A retrospective study on the effectiveness of Artificial Intelligence-based Clinical Decision Support System (AI-CDSS) to improve the incidence of hospital-related venous thromboembolism (VTE)

Shuai Zhou1#, Xudong Ma2#, Songyi Jiang3#, Xiaoyan Huang1,4, Yi You3, Hanbing Shang1, Yong Lu1,4

1Division of Medical Affairs, Ruijin Hospital, Shanghai Jiao Tong University School of Medicine, Shanghai, China; 2National Health Commission of the People’s Republic of China, Beijing, China; 3Beijing Huimei Technology Ltd,. Co., Beijing, China; 4Department of Director’s Office, Ruijin Hospital, Luwan Branch, Shanghai Jiaotong University School of Medicine, Shanghai, China

Contributions: (I) Conception and design: S Zhou, Y Lu; (II) Administrative support: X Ma, Y Lu, H Shang; (III) Provision of study materials or patients: Y Lu, H Shang, S Jiang; (IV) Collection and assembly of data: S Zhou, X Huang, S Jiang, Y You; (V) Data analysis and interpretation: X Huang, S Zhou, X Ma, Y You; (VI) Manuscript writing: All authors; (VII) Final approval of manuscript: All authors.

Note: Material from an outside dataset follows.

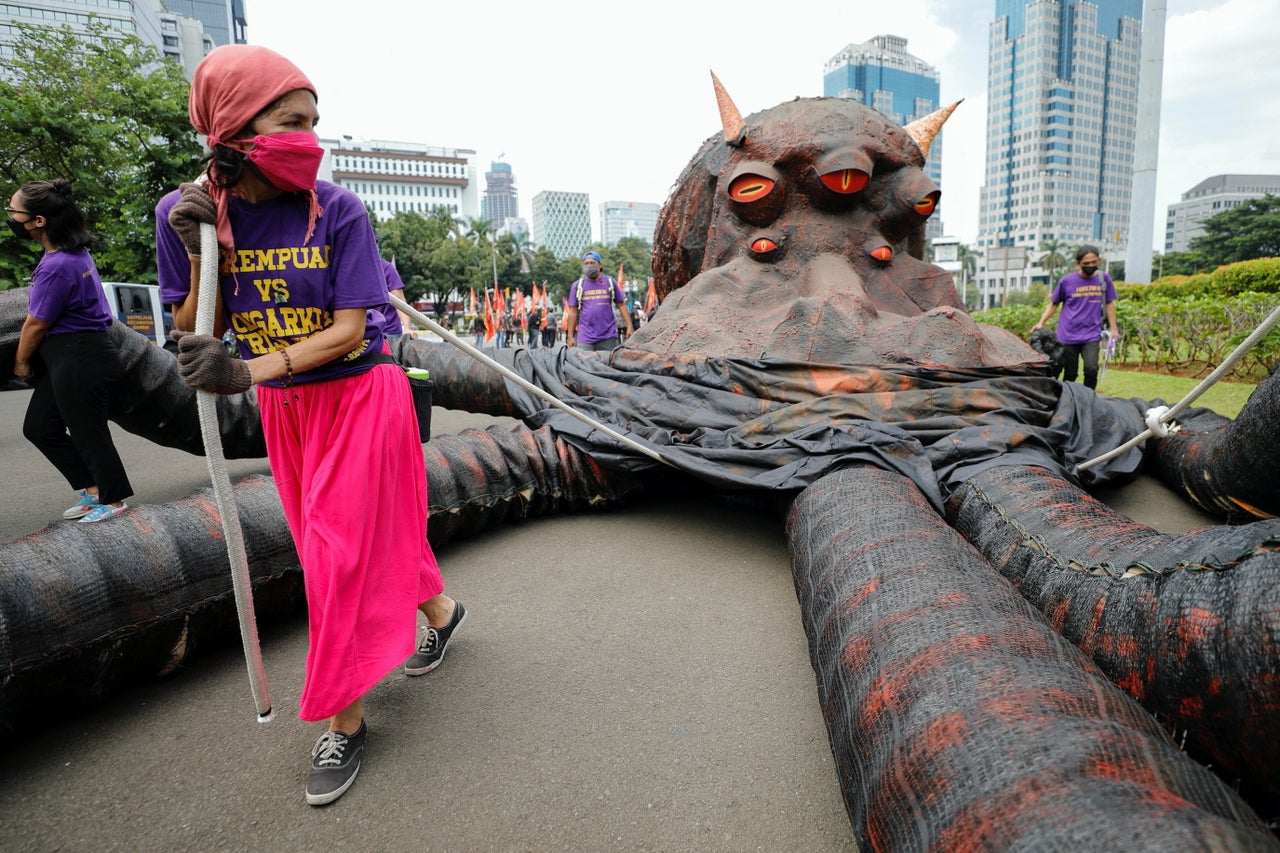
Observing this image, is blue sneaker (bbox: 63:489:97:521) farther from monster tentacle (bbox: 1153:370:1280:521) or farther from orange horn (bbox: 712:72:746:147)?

#These authors contributed equally to this work.

Correspondence to: Yong Lu. Director, Ruijin Hospital, Luwan Branch, Shanghai Jiao Tong University School of Medicine, Shanghai, China. Email: 18917762053@163.com; Hanbing Shang. Department of Neurosurgery, Ruijin Hospital, Shanghai Jiao Tong University School of Medicine, Shanghai, China. Email: Neuro_paper@126.com.

Background: Artificial intelligence technology is widely used in the medical industry. Our retrospective study evaluated the effectiveness of an AI-CDSS in improving the incidence of hospital-related VTE and the impact of anticoagulant drug use.

Methods: This study collected relevant data on adult patients over 18 years of age who are not discharged 24 hours, from January to July 2019 and from January to July 2020, the VTE high-risk department of Ruijin Hospital. Before and after using AI-CDSS, the incidence of hospital-related VTE and using anticoagulants were analyzed.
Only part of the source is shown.